■ Quoted passage
..........
GAN is an artificial intelligence algorithm belonging to the unsupervised machine learning class. It was discovered in 2014 by Google researcher Ian Goodfellow. [1]. It is basically built on two structures called generator and discriminator.

· Generator: This is the part where synthetic data production takes place. Just like an artist, meaningful data is created from noise in line with what is desired.

· Discriminator: It evaluates the images coming from the manufacturer just like a critic and tells how close it is to what is desired. The closer the result comes to the desired one, the more successful the system is.

The system will produce a loss function according to the similarity ratio between the requested data and the data created by the generating network. Thus, with this function, the model will be fed back and try to get closer to the desired result. This process is updated for the discriminant network in each iteration to reduce the value it gives to the real picture to 1 and the value it gives to the fake picture to 0. When the probability of fake images being real in the discrimination network approaches 1, the error of the generating network will approach 0. The closer to reality the result from the generative network is, the lower the discriminator’s ability to distinguish fake and real images will be.

[created by the author in Canva]

One of the concepts that need to be considered technically here is the tensor. You should know that in order to perform operations between layers (dense) in deep learning, you need to express the data as a tensor. Chollet explains very well the concepts that need to be known at the beginner level in his book “Deep Learning with Python” [2]. Here, noise is removed in the layers like a filter, and finally the desired output is tried to be made visible, and various methods are used in each filtering process. Tensors, on the other hand, are expressions of data suitable for deep learning. It can also be thought of as a kind of data carrier. To examine tensors according to their dimensions:

· scalar value = 0D tensor

· number arrays = 1D tensor

· vector arrays = 2D tensor

· matrix arrays = 3D tensor

If you want to examine the basic properties of a tensor, you can check the degree of the tensor (i.e. the number of axes) with “ndim”, the shape of the tensor like its 3-dimensional properties (x,y,z) with “shape”, and the data type such as uint8 or float32 with “dtype”.
..........
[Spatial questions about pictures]
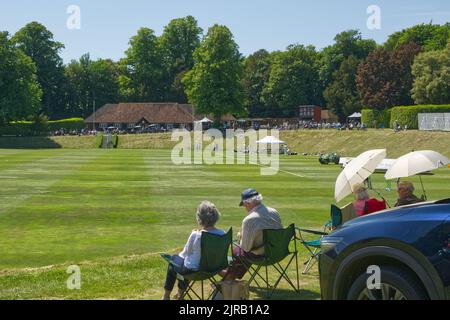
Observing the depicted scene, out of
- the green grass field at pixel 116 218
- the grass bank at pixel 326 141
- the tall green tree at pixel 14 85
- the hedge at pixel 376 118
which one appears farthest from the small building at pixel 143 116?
the green grass field at pixel 116 218

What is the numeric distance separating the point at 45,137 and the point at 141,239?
8735 cm

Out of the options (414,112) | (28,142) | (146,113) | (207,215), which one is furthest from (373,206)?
(146,113)

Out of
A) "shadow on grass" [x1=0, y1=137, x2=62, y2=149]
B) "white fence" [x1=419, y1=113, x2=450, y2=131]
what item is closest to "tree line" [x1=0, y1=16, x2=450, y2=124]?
"shadow on grass" [x1=0, y1=137, x2=62, y2=149]

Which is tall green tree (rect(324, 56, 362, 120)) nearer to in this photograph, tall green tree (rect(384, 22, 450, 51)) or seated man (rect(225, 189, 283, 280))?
tall green tree (rect(384, 22, 450, 51))

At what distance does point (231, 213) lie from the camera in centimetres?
2091

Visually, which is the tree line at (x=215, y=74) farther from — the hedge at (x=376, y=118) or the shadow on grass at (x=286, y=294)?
the shadow on grass at (x=286, y=294)

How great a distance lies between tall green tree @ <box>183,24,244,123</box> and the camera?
101438 millimetres

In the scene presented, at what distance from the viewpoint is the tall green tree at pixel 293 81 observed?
420ft

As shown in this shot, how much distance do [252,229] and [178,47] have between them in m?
131

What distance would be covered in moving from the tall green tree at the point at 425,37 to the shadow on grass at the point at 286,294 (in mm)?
108443

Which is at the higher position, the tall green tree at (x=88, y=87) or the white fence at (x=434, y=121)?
the tall green tree at (x=88, y=87)

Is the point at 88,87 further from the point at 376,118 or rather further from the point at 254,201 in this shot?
the point at 254,201

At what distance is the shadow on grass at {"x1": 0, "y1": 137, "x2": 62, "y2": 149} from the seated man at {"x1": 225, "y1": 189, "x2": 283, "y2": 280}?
86.9 m

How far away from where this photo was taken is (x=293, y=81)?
12850 cm
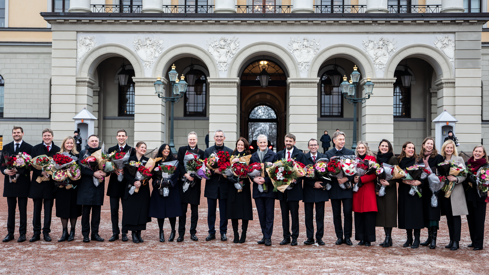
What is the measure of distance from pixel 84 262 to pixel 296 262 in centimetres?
315

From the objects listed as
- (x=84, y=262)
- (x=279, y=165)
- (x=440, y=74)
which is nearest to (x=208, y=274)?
(x=84, y=262)

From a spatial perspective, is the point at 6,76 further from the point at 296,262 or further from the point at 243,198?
the point at 296,262

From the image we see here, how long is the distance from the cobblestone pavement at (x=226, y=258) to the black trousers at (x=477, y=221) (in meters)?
0.21

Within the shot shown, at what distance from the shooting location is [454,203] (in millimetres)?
7797

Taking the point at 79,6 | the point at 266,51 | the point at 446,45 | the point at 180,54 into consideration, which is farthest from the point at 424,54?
the point at 79,6

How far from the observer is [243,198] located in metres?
8.26

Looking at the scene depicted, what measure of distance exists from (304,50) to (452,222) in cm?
1540

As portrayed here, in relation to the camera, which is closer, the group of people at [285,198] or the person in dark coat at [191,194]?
the group of people at [285,198]

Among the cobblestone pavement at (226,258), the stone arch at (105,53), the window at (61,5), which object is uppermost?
the window at (61,5)

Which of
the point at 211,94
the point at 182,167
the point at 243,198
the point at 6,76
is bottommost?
the point at 243,198

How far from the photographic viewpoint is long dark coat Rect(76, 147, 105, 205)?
26.6 feet

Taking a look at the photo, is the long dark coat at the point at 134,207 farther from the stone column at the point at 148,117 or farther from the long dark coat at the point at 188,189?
the stone column at the point at 148,117

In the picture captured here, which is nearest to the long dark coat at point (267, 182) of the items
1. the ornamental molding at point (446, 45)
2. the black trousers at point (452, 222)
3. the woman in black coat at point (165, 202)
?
the woman in black coat at point (165, 202)

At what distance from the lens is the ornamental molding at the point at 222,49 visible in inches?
874
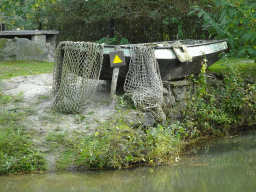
..........
■ Exercise requirements
Pick up the passage on GANs and tensors after its last sentence and continue it. The rows have no role in this exercise.

■ Task result
When running deep learning in the Python environment, the Tensorflow library, one of Google’s basic libraries, can be used. Tensorflow uses color depth last in dimensions. To give an example, let’s assume that there is 128 grayscale data of size 256*256 as image data. Since the color range of this data is grayscale, the color depth is 1. If the image is considered as RGB, then the color image should be studied using 3 color depths. Now, if we express the shape of the grayscale image using these (samples, height, width, channels), it will appear as (128, 256, 256, 1). [2].

[created by the author in Canva]

So how would tensors work if it was video data? If the video is considered as a series of numerically expressed images and each image is evaluated as a square, we will encounter a 5-dimensional tensor structure. The way this will be expressed will be (samples, square, height, width, channels).

In the rest of the article, DCGAN (Deep Convolutional Generative Adversial Network) application in Python environment will be seen. In addition, if you want to investigate generative networks, you should not only look at GANs, but also look at various generative networks such as VAE (Variational AutoEncoder). [2, p. 319]

Python

As we always emphasize, we first need to understand the data and the problem in order to approach the solution of the problem correctly. Here we will use the fashion_MNIST dataset. This data set contains a total of 60000 images for training and 10000 test groups, with dimensions of 28*28 and 784 pixels. It contains 10 classes, respectively: t-shirt, trouser, pullover, dress, coat, sandal, shirt, sneaker, bag, ankle boot. The pixel values of each of these images range from 0 to 255. By using the pandas library, pixel values of the data can be viewed on a class basis. The .csv file can be accessed here. To do this, after the data was read, the head was looked at and the differences in the distributions in the histogram chart were observed on a single image.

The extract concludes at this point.